Her races in Barcelona have been even better. Ledecky broke the world record in the 1,500 freestyle by a whopping 6 seconds, landing a spot on ESPN's "Plays of the Day" with a little help from USA Swimming and their followers on Twitter. She nearly broke another record while winning the 400 free and, along with Franklin, helped the U.S. capture gold in the 800 free relay. Ledecky has one event left in Barcelona, the 800 free, and she's a big favorite to take home another gold — and maybe another record.
But Ledecky seems to be taking it all in stride, like all these medals and records are no big deal.
Her coach, Bruce Gemmell, points to what happened after the Olympics.
"She went home, slept in her same room, mom was still making meals ... mom and dad were still driving her to practice and driving her to school," Gemmell said. "I think the biggest change in her life in the past year was her brother went off to college. The rest of it was pretty much what she had been doing. There's a lot of benefit to that."
Franklin followed basically the same path after the Olympics. She went back to Colorado for her senior year of high school and lived, for the most part, like a normal kid rather than a four-time Olympic gold medalist. Sure, she walked some red carpets and got to meet Justin Bieber. But she also went on retreats with his classmates, attended the prom, joined clubs, passed out cookies and hot chocolate during finals week, and competed on her school's swim team.
"It was a perfect, incredible senior year for me," she said.

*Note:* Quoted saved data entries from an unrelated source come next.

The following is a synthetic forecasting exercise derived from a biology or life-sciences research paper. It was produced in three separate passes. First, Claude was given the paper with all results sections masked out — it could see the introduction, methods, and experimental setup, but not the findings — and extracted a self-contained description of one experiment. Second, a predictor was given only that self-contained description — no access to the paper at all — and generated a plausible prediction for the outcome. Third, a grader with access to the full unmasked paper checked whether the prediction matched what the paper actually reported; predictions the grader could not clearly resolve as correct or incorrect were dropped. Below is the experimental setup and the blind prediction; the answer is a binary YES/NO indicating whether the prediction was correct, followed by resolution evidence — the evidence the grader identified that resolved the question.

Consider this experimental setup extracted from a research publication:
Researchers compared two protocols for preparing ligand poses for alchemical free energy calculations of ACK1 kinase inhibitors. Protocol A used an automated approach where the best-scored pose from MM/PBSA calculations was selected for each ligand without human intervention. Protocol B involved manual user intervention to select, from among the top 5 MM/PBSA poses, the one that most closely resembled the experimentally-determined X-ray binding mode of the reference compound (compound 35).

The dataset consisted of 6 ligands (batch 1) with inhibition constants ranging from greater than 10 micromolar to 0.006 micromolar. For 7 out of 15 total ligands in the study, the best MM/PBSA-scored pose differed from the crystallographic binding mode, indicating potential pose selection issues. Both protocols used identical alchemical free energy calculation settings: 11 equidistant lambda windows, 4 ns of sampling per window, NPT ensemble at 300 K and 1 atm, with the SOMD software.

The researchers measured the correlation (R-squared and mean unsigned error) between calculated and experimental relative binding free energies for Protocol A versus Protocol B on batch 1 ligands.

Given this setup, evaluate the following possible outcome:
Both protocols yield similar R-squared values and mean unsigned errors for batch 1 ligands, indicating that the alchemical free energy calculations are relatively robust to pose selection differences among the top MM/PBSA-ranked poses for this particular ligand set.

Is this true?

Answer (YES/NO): NO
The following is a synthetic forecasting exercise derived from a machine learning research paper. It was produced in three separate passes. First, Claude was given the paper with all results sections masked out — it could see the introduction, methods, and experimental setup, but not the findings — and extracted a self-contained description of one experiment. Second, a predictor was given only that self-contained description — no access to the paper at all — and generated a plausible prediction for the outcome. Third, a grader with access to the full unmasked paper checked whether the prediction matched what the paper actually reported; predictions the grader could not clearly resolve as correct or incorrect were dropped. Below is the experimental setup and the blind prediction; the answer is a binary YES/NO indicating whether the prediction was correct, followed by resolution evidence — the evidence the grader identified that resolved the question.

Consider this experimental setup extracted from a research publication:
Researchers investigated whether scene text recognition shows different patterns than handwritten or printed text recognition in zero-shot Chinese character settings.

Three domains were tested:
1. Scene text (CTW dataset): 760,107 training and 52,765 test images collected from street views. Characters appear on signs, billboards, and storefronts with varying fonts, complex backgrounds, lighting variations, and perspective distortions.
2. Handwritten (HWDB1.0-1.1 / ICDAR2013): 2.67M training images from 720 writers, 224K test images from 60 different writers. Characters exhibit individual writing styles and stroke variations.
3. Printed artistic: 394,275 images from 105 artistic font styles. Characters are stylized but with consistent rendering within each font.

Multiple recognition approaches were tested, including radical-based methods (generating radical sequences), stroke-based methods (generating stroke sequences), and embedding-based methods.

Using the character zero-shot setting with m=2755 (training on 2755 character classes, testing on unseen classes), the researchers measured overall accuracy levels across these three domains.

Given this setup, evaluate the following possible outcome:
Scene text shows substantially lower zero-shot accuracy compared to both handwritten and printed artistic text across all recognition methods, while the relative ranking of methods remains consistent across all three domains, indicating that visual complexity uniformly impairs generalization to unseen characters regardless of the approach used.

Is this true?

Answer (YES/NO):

If Franklin had turned pro after the London Olympics, she'd probably be a millionaire by now. But she and her parents felt there were more important things to life than just getting rich, and that plan sure seems to be working for them. Ditto for Ledecky, who plans on putting off adulthood as long as she can. For now, it's all about getting that driver's license.
Franklin put it best during an interview I did with her back in May, just days before she graduated.
"I think such a vital part growing up, such a huge thing for me, is staying normal," she said. "I didn't want to look back 10 years from now and wish I done my senior year of high school, wish I had gone to the prom, wish I had had experienced those things. Those experiences make us who we are."
See, the news isn't all bad.
You've just got to know where to look.